[GOAL] Quote verbatim the portion of the records that opens with the line containing "What intervening distance" and closes with the line containing "11.9 metres", including both of those lines.

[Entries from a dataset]

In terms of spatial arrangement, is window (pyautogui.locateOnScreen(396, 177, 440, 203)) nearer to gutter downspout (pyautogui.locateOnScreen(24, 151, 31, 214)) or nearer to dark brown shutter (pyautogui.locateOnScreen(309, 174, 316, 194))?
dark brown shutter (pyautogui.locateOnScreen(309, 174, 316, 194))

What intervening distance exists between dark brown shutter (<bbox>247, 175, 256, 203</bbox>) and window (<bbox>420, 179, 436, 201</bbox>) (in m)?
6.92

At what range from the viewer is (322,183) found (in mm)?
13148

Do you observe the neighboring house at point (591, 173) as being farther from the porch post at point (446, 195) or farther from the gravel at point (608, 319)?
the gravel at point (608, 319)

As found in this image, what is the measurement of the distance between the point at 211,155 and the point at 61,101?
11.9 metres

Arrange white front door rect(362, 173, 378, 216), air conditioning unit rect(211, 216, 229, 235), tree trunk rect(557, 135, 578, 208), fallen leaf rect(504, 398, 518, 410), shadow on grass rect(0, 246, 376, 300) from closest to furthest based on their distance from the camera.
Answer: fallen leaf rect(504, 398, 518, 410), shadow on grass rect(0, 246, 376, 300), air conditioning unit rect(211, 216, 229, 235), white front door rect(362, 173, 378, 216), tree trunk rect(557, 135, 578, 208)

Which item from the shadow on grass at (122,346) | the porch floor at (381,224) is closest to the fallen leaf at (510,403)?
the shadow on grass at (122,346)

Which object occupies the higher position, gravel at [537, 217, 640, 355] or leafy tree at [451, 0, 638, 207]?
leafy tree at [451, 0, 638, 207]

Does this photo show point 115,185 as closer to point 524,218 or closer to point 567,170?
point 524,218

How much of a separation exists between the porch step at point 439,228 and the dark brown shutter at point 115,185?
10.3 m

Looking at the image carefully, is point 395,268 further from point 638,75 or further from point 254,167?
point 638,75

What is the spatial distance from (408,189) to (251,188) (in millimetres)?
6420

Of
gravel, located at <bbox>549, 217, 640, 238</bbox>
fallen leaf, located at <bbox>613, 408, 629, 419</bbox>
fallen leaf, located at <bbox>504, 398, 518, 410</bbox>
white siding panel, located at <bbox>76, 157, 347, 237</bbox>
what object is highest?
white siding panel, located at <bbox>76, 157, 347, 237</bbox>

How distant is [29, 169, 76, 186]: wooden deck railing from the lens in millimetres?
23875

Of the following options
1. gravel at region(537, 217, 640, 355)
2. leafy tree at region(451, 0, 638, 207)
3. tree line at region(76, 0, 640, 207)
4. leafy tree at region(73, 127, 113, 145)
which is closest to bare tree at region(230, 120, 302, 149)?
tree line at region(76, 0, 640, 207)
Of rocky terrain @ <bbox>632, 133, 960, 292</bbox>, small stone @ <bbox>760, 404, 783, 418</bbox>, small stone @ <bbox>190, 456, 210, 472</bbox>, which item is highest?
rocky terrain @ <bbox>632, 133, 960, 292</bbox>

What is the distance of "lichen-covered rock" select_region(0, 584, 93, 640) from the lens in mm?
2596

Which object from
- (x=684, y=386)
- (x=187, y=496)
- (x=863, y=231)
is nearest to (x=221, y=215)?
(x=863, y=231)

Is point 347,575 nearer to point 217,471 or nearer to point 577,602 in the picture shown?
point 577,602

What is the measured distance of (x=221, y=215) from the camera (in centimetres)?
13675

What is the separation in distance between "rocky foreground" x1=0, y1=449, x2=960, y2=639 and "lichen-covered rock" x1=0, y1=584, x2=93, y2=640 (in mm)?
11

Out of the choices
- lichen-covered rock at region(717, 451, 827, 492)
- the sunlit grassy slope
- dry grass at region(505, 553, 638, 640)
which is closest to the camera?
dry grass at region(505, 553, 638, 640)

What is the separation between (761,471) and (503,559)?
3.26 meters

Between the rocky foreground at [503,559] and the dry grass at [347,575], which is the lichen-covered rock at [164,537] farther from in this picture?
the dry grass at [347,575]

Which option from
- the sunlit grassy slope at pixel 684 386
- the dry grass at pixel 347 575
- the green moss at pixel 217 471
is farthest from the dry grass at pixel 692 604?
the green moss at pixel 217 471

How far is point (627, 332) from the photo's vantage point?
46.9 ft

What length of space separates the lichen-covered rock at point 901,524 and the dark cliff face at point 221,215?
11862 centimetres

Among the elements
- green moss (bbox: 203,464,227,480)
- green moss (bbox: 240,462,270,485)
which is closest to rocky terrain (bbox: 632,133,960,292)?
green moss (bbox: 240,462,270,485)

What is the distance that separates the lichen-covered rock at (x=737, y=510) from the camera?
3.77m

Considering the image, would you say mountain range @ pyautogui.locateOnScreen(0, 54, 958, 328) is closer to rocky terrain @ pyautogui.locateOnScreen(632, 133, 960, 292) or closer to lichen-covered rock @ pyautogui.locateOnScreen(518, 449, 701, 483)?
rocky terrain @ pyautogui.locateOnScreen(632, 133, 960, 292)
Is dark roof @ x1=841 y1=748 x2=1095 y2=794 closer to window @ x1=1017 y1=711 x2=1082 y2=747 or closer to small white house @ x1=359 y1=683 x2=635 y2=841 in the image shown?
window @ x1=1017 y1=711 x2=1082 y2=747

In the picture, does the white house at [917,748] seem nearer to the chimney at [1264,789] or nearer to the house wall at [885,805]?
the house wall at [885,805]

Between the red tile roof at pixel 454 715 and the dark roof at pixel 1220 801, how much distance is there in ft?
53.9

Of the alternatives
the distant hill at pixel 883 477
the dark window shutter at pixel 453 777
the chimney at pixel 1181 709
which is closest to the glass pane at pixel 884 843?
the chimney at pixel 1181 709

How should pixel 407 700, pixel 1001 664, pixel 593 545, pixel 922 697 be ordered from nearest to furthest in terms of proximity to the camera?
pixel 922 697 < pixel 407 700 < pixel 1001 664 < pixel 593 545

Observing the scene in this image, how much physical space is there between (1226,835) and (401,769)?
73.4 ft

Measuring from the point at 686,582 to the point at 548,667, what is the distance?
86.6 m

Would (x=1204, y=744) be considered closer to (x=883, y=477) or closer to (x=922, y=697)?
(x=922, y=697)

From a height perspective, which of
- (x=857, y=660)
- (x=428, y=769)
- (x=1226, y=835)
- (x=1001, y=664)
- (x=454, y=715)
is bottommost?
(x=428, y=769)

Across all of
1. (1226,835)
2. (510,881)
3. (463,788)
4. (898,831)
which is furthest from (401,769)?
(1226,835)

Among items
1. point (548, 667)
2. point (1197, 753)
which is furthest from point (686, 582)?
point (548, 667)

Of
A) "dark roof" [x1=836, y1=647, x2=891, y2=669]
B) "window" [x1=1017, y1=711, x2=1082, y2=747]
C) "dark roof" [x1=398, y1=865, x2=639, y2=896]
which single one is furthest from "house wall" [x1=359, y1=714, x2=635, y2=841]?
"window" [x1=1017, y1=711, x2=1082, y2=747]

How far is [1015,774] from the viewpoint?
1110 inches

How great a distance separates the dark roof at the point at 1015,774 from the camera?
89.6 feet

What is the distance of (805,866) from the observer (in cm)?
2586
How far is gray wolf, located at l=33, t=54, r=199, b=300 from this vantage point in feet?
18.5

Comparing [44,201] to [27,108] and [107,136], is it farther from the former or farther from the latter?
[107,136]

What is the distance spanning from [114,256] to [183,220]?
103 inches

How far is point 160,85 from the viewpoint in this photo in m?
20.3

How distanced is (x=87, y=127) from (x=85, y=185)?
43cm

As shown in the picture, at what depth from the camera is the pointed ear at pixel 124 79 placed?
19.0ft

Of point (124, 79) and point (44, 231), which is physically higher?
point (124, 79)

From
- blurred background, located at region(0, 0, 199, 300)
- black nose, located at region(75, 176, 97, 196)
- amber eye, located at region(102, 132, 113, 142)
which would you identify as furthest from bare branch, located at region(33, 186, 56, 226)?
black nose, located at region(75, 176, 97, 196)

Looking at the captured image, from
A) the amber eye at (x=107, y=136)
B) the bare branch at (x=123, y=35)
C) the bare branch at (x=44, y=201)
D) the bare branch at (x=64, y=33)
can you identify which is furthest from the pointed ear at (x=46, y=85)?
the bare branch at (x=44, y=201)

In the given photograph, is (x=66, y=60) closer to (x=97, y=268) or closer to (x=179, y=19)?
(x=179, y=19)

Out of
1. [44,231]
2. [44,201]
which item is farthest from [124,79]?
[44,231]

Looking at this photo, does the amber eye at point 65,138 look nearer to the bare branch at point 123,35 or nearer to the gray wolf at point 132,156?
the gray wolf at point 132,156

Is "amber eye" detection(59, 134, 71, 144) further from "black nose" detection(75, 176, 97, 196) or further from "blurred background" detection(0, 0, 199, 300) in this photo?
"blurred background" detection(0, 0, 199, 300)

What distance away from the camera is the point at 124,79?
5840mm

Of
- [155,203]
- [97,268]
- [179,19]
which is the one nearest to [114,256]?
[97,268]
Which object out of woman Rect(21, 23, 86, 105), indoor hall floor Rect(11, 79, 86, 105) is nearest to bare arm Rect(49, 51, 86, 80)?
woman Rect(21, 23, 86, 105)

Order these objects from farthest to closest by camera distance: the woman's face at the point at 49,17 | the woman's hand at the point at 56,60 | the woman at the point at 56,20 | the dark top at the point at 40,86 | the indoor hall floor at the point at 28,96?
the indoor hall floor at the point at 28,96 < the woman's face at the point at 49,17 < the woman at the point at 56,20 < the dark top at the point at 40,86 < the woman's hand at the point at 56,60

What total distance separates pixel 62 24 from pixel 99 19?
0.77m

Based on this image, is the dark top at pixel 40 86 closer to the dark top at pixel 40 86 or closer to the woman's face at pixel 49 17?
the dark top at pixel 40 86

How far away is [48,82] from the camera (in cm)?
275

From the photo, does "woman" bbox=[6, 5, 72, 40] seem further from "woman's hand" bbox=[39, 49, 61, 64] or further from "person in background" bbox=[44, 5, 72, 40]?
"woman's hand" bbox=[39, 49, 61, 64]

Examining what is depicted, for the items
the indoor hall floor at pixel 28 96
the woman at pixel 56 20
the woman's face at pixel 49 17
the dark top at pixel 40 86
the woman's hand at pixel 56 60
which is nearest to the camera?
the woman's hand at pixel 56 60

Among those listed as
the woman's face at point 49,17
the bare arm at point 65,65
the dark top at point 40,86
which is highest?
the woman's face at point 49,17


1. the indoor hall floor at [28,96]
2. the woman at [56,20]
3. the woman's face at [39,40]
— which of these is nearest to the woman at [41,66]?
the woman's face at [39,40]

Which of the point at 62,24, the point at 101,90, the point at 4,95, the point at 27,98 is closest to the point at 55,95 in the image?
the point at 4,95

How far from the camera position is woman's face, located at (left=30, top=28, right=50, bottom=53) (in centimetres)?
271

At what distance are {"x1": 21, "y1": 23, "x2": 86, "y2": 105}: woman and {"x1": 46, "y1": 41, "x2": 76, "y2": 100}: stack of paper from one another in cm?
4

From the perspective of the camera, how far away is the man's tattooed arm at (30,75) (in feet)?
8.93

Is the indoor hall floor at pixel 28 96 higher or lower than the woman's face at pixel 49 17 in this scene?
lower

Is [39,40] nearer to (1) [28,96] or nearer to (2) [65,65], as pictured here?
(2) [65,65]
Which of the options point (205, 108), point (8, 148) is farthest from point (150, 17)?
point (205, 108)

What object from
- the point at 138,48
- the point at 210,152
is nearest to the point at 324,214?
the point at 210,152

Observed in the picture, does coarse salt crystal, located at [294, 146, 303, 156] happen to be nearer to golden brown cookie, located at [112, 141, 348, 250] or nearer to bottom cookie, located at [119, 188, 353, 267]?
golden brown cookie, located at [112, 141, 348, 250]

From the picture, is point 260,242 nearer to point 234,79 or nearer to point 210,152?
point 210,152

[EXERCISE RESPONSE]
What intervening distance exists between dark brown shutter (<bbox>247, 175, 256, 203</bbox>) and window (<bbox>420, 179, 436, 201</bbox>) (in m)?
6.92

At what range from the viewer is (322,183) found (in mm)?
13148

Do you observe the neighboring house at point (591, 173) as being farther from the porch post at point (446, 195) or farther from the gravel at point (608, 319)?
the gravel at point (608, 319)

As found in this image, what is the measurement of the distance between the point at 211,155 and the point at 61,101?
11.9 metres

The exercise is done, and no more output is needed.